How many times have you read a six-page children's book at bedtime (to your kid or to yourself—no judgments) and thought, "I could've done that." But of course, like any work that seems simple but manages to linger for years, decades, centuries: It's not all that easy. At least, not in that head-slapping, any-idiot-could-do-that way.  Writing a good children's book, especially one that survives generation after generation (not to mention sells millions of copies), takes a certain kind of genius.

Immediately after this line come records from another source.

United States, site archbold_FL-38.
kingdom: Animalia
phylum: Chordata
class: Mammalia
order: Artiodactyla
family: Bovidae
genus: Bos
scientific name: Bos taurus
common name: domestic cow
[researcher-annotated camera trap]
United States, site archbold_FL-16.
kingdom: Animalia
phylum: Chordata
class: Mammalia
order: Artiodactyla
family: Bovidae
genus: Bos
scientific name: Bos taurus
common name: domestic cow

Granted, the really bad children's books are pretty easy to write. (Ever see the Tonka Chuck & Friends book series? A cute blue tow-truck with absolutely no insight or wit about anything does not a great narrator make.) In any event, the ultimate kids'-book-that-looks-easy would have to be Goodnight Moon, Margaret Wise Brown's 1947 meditation on bedtime, and on all the things kids notice around them as they drift off to sleep. 

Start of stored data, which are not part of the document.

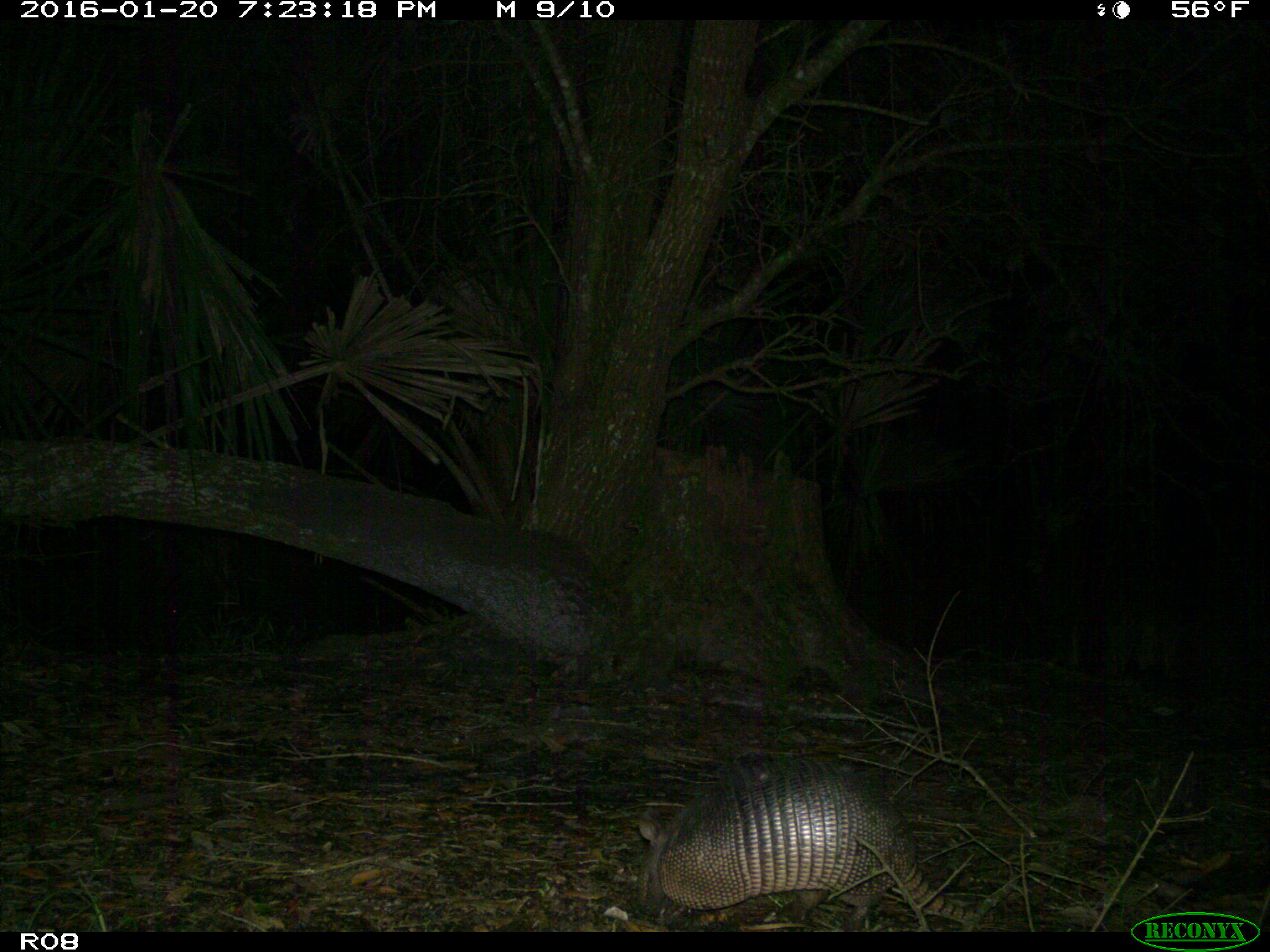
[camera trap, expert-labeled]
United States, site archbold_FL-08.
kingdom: Animalia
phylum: Chordata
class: Mammalia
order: Cingulata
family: Dasypodidae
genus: Dasypus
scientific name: Dasypus novemcinctus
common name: nine-banded armadillo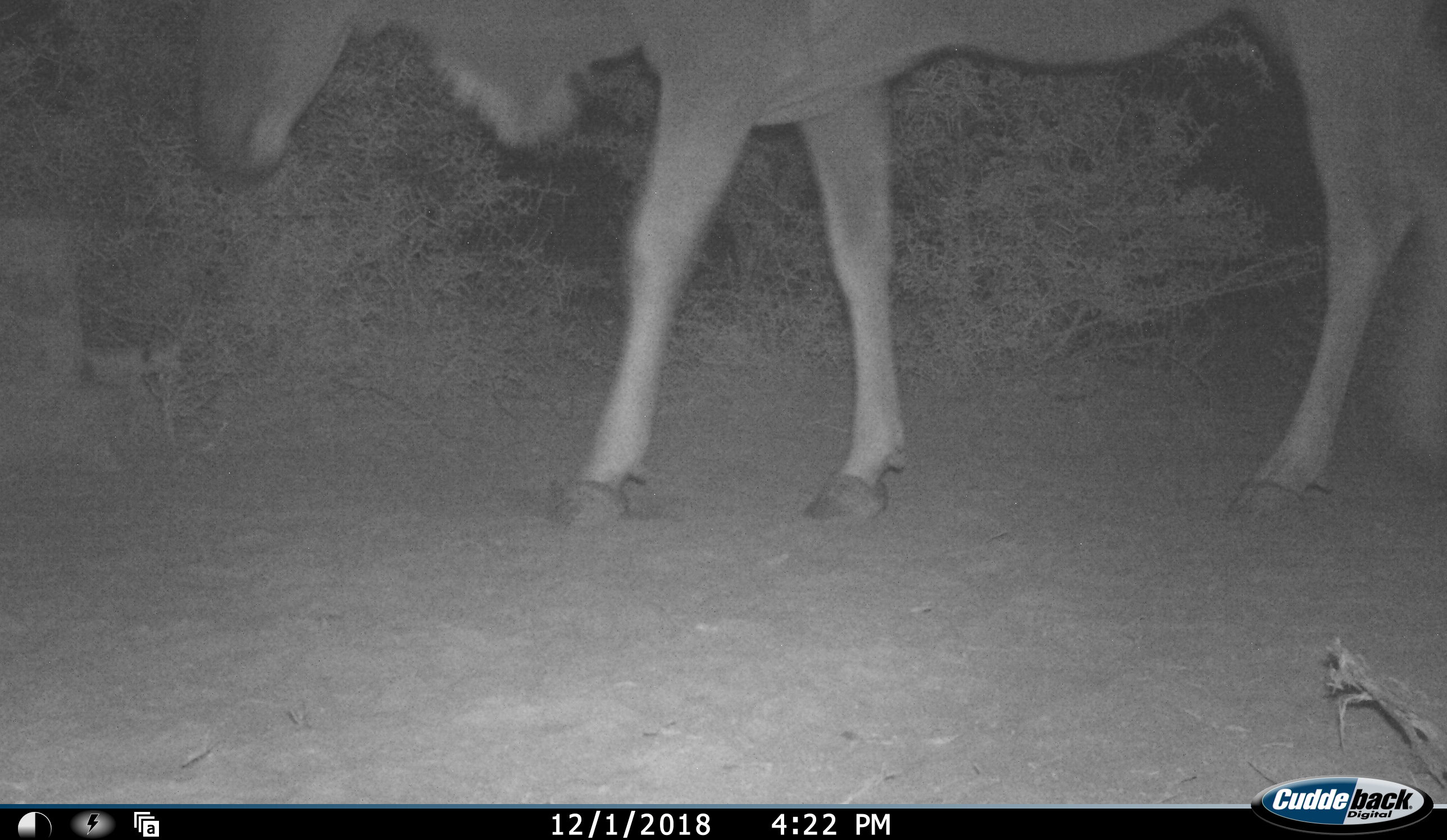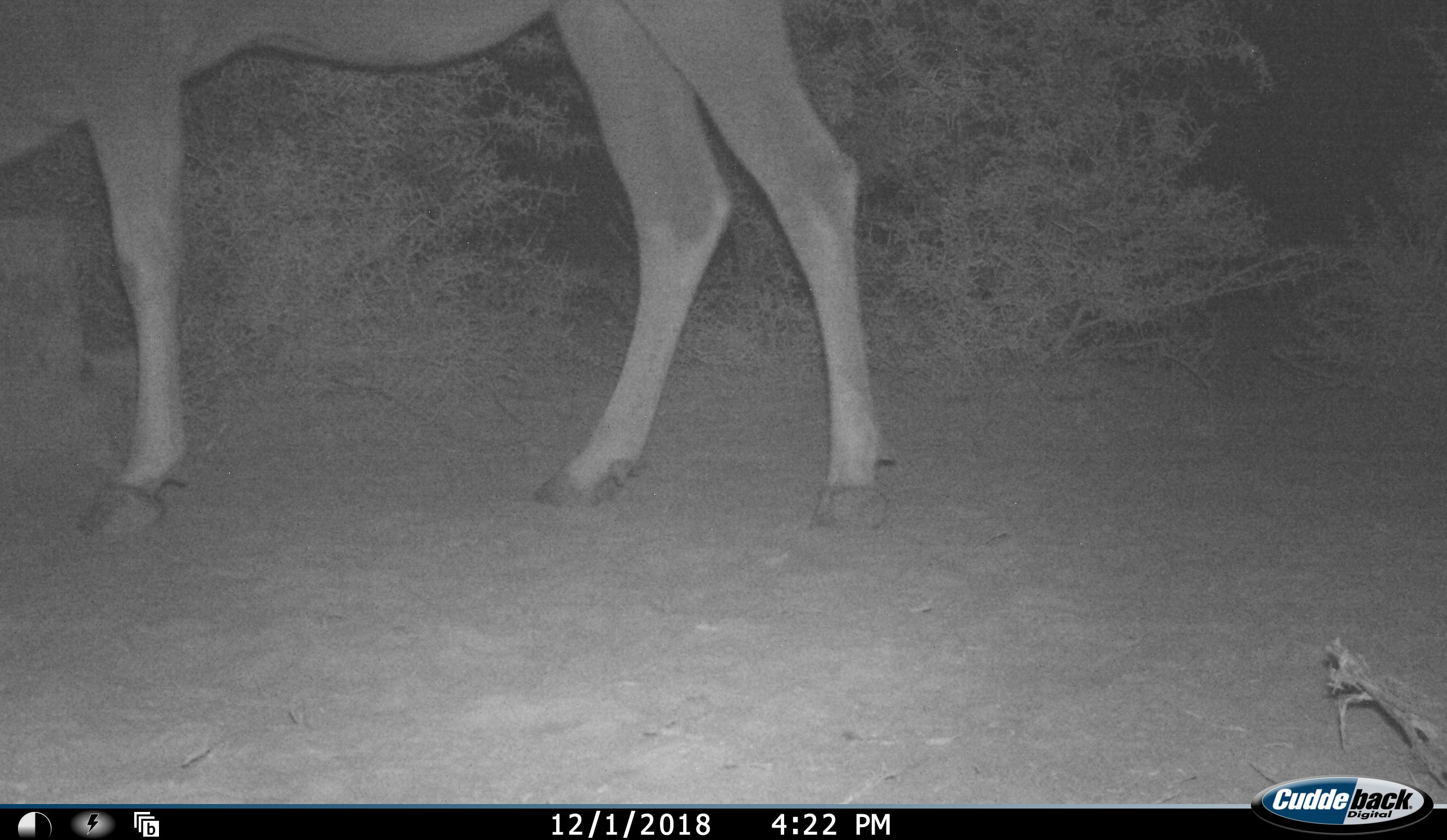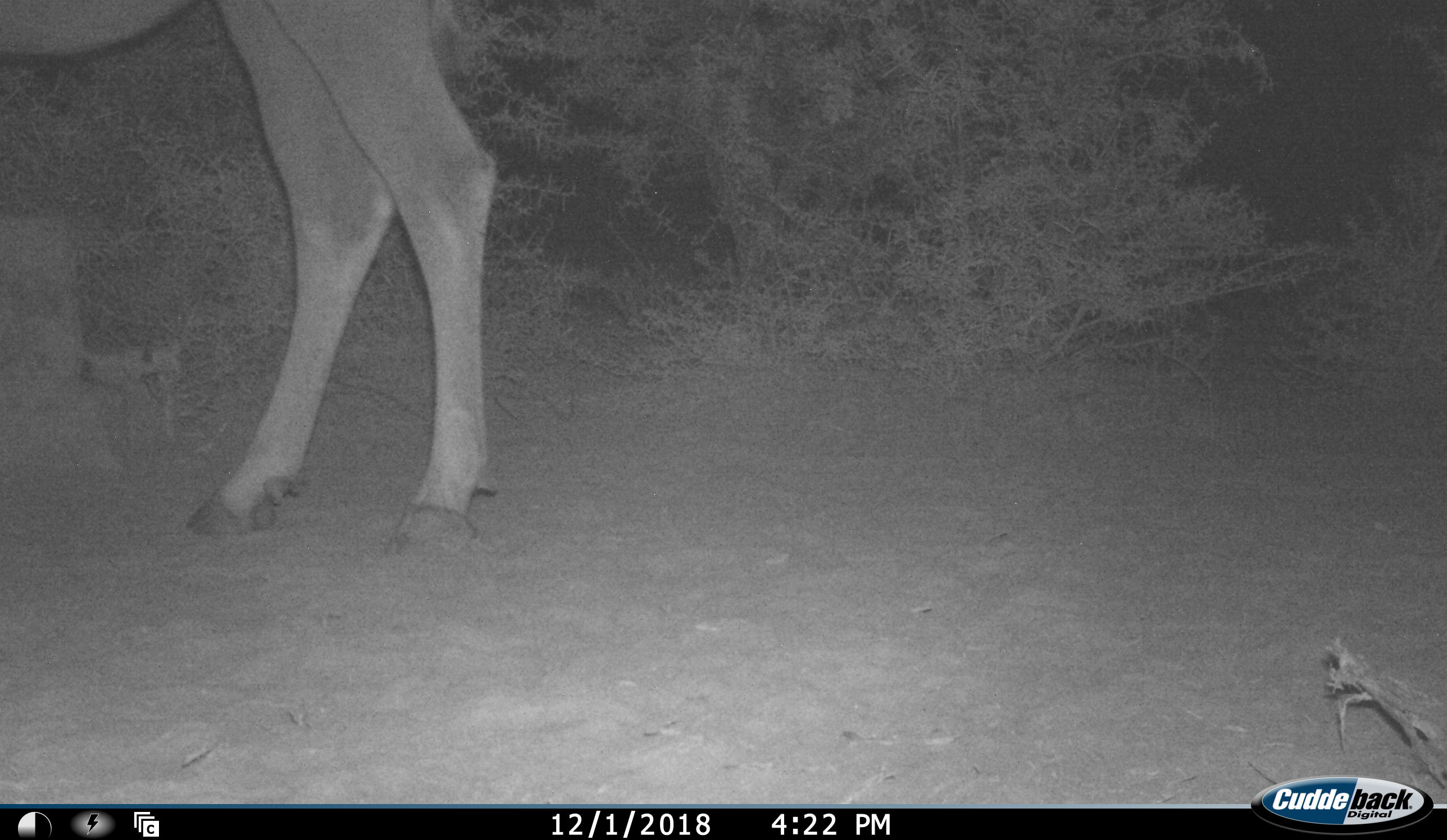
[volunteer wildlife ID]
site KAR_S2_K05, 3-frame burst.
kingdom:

The first time I read it I thought, what's the big deal about this book? I was younger then—though obviously not as astute as a toddler—and most certainly overcaffeinated, impatient, sleep-deprived. But lately, Goodnight Moon gets more and more hypnotic every time I read it to my kids, its simplicity and poetry ringing truer and ever more beautiful. And those saturated colors on the pages: delicious, mesmerizing, epic. There's a reason why the book has sold more than 48 million copies, according to Smithsonian Mag.

A while back I had come across a fascinating little biographical note about Margaret Wise Brown, and learned that she'd died at 42, among other facts (including that her brief engagement to a Rockefeller ended tragically), but I never read up on her life. Earlier this year a biography of her (In the Great Green Room by Amy Gary) came out, revealing more tantalizing details about her life; it's on my must-read list. For one thing, it turns out that despite writing more than 100 children's books, Brown, who didn't have children of her own, didn't even like kids that much. She guarded her independence and wasn't one for domestic life, though her love affairs were intense and she had both men and women lovers. And damn was she glamorous.

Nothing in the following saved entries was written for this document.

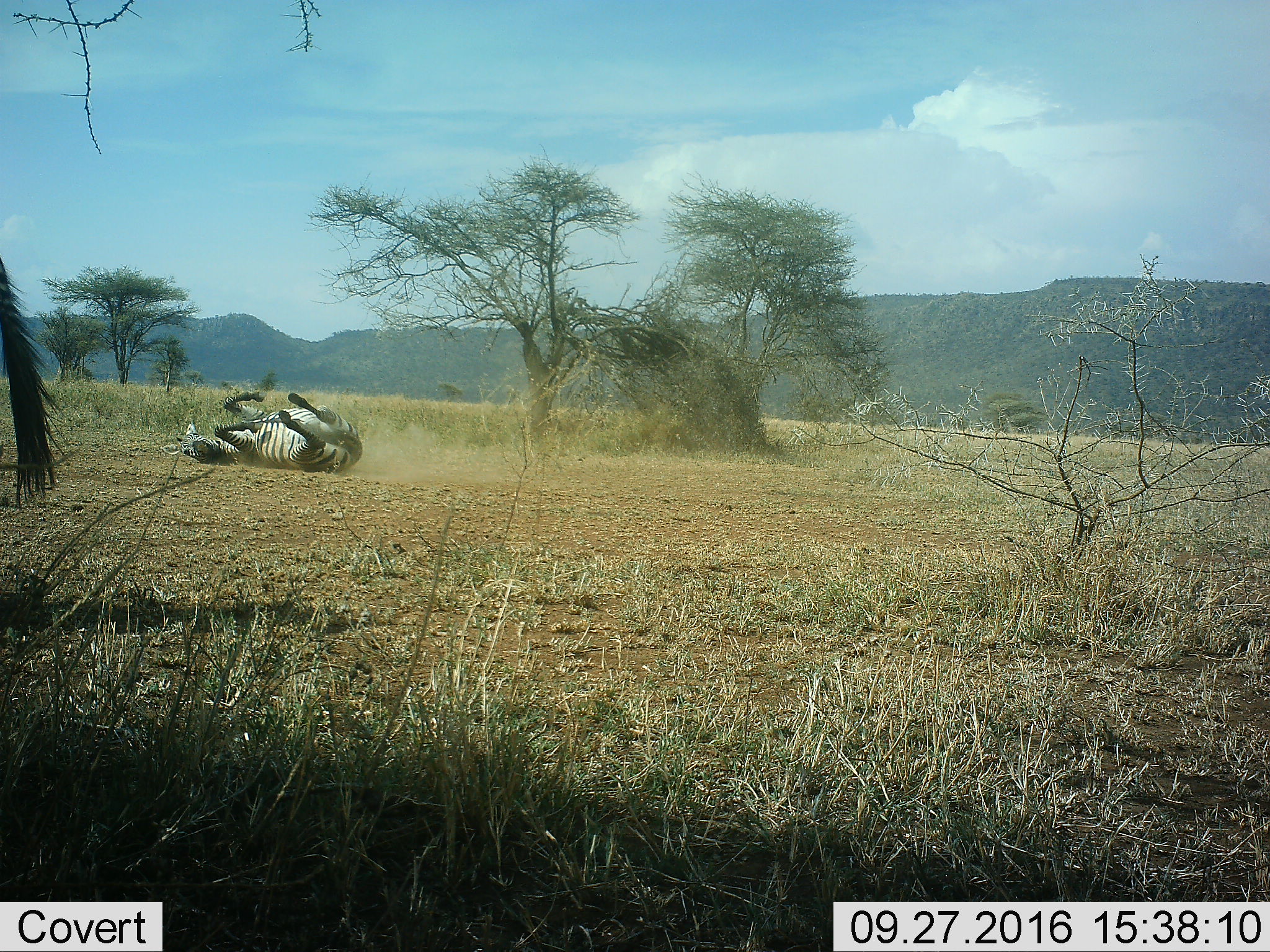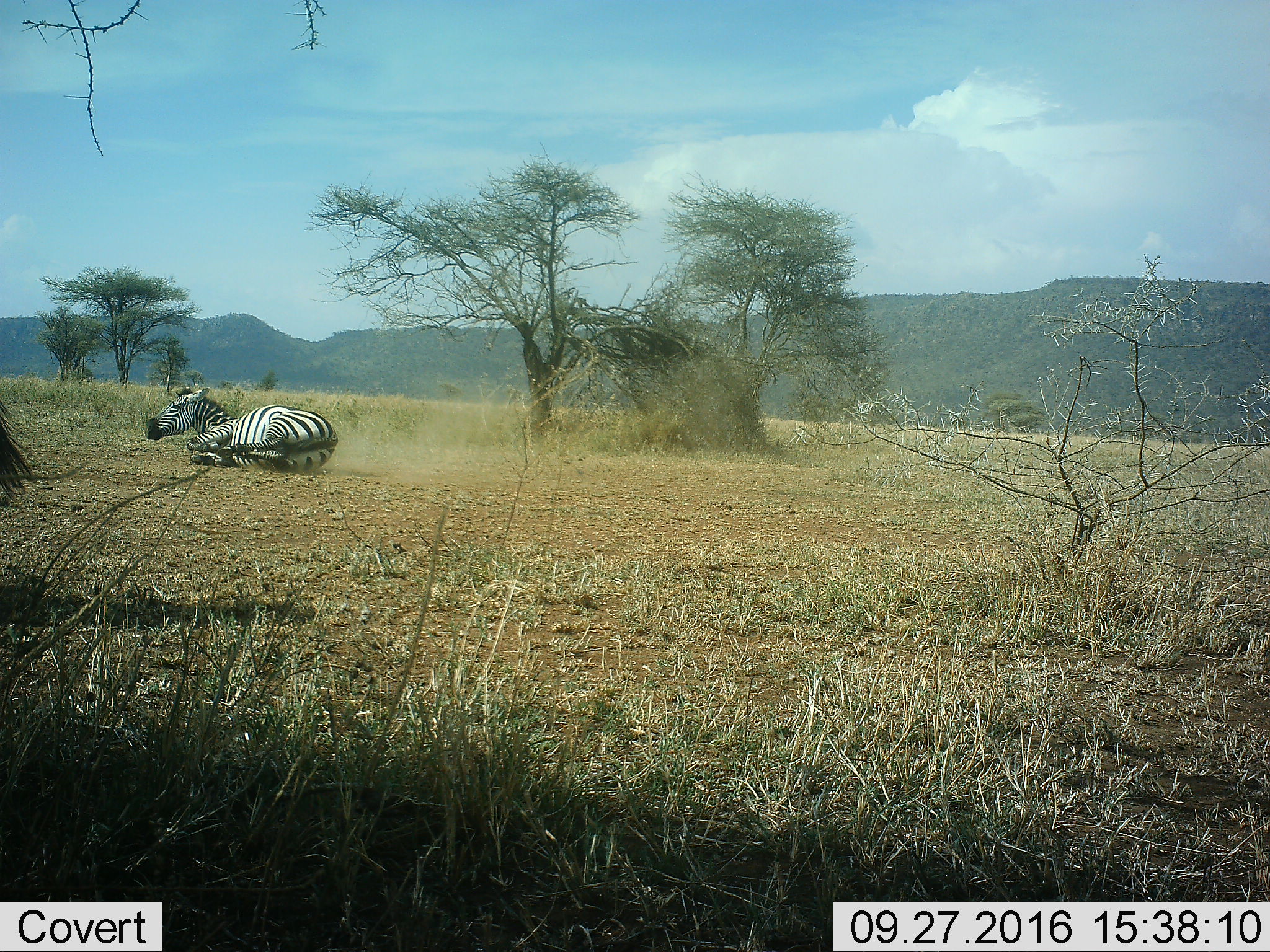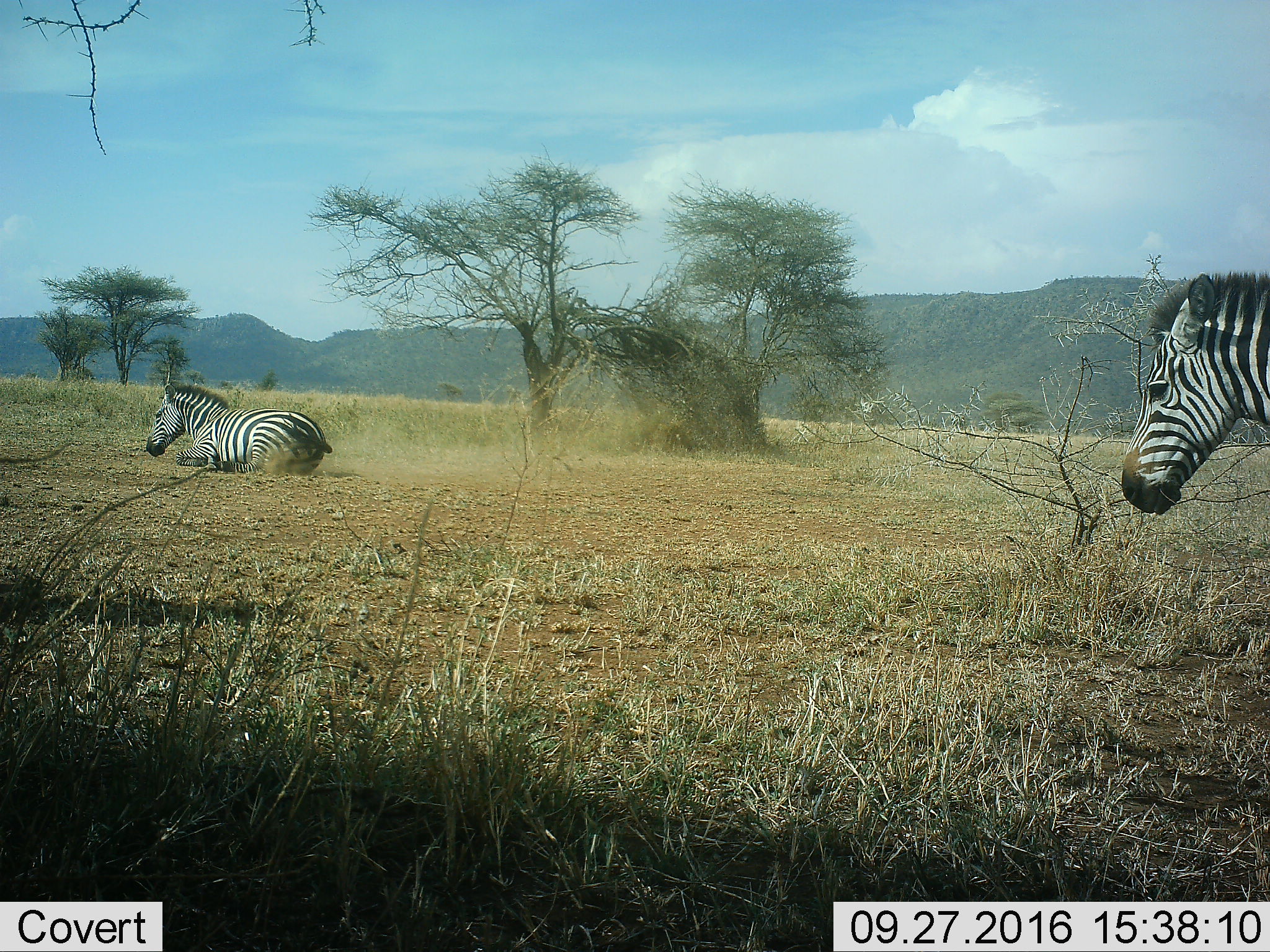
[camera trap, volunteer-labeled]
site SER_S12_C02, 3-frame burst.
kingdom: Animalia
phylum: Chordata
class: Mammalia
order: Perissodactyla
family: Equidae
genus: Equus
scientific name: Equus quagga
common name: plains zebra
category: zebraplains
Zebraplains (plains zebra) (Equus quagga), count 3. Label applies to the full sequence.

As for that unmatched instinct for what kids would want to hear about? (I say unmatched because there's no book my 2- and 4-year-old have asked for more consistently at bedtime.) It turns out that her books weren't based purely on instinct: Brown trained at the groundbreaking New York institution, the Bureau of Educational Experiments’ Cooperative School for Student Teachers, now known as Bank Street, and studied ways of capturing kids' attention and seeing what they see. But the wisdom, the poetry, and the spirit of Brown's books are her own, the byproducts of an uncanny empathy and a knack for perceiving the little details that matter.

NPR aptly summarizes the message in Brown's books this way: "The world is measureless and vast. Live in it with curiosity and intensity. And bring snacks."